╭─ Records provided

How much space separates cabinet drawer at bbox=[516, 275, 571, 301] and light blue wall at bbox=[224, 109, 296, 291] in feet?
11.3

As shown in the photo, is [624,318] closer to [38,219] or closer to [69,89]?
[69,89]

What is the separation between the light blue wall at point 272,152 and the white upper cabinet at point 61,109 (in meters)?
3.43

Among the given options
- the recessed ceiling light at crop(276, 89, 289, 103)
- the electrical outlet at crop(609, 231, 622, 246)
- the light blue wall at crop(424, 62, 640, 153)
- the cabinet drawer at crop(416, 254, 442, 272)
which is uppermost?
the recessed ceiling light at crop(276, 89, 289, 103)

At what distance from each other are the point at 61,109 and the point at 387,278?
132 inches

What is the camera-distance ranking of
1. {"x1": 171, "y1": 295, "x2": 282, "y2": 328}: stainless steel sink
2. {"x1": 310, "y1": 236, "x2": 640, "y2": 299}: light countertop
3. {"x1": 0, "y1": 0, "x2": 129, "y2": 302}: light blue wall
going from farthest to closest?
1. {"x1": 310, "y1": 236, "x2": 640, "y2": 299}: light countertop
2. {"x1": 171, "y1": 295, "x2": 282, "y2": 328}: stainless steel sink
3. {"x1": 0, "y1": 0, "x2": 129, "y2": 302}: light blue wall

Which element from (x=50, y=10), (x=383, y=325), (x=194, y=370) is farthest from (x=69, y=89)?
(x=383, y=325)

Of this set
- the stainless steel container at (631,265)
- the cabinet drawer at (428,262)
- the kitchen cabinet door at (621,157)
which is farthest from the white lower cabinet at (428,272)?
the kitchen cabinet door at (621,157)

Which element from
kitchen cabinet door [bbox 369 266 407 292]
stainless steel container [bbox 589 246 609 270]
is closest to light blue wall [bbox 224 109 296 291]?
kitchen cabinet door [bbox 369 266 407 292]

╰─

What is required:
Rewrite every entry above with "cabinet drawer" replaced by "drawer front" wherever it occurs, leaving everything else unchanged.

Exercise response:
How much space separates drawer front at bbox=[516, 275, 571, 301] and light blue wall at bbox=[224, 109, 296, 291] in feet?
11.3

As shown in the photo, is [624,318] closer to [38,219] or closer to [69,89]?
[69,89]

What is the separation between the light blue wall at point 272,152 and the white upper cabinet at point 61,109 (in meters)?
3.43

Among the given options
- the recessed ceiling light at crop(276, 89, 289, 103)
- the electrical outlet at crop(609, 231, 622, 246)
- the light blue wall at crop(424, 62, 640, 153)
- the drawer front at crop(416, 254, 442, 272)
which is uppermost?
the recessed ceiling light at crop(276, 89, 289, 103)

At what distance from each other are the point at 61,109 and the point at 387,278?
132 inches

What is the camera-distance ranking of
1. {"x1": 171, "y1": 295, "x2": 282, "y2": 328}: stainless steel sink
2. {"x1": 310, "y1": 236, "x2": 640, "y2": 299}: light countertop
3. {"x1": 0, "y1": 0, "x2": 129, "y2": 302}: light blue wall
going from farthest to closest?
1. {"x1": 310, "y1": 236, "x2": 640, "y2": 299}: light countertop
2. {"x1": 171, "y1": 295, "x2": 282, "y2": 328}: stainless steel sink
3. {"x1": 0, "y1": 0, "x2": 129, "y2": 302}: light blue wall

Which element from (x=50, y=10), (x=383, y=325), (x=194, y=370) is farthest from (x=69, y=89)?
(x=383, y=325)

Of this set
- the stainless steel container at (631,265)
- the drawer front at (428,262)
- the kitchen cabinet door at (621,157)
which is farthest from the white lower cabinet at (428,272)?
the kitchen cabinet door at (621,157)

Which element from
kitchen cabinet door [bbox 369 266 407 292]
stainless steel container [bbox 589 246 609 270]
is closest to light blue wall [bbox 224 109 296 291]?
kitchen cabinet door [bbox 369 266 407 292]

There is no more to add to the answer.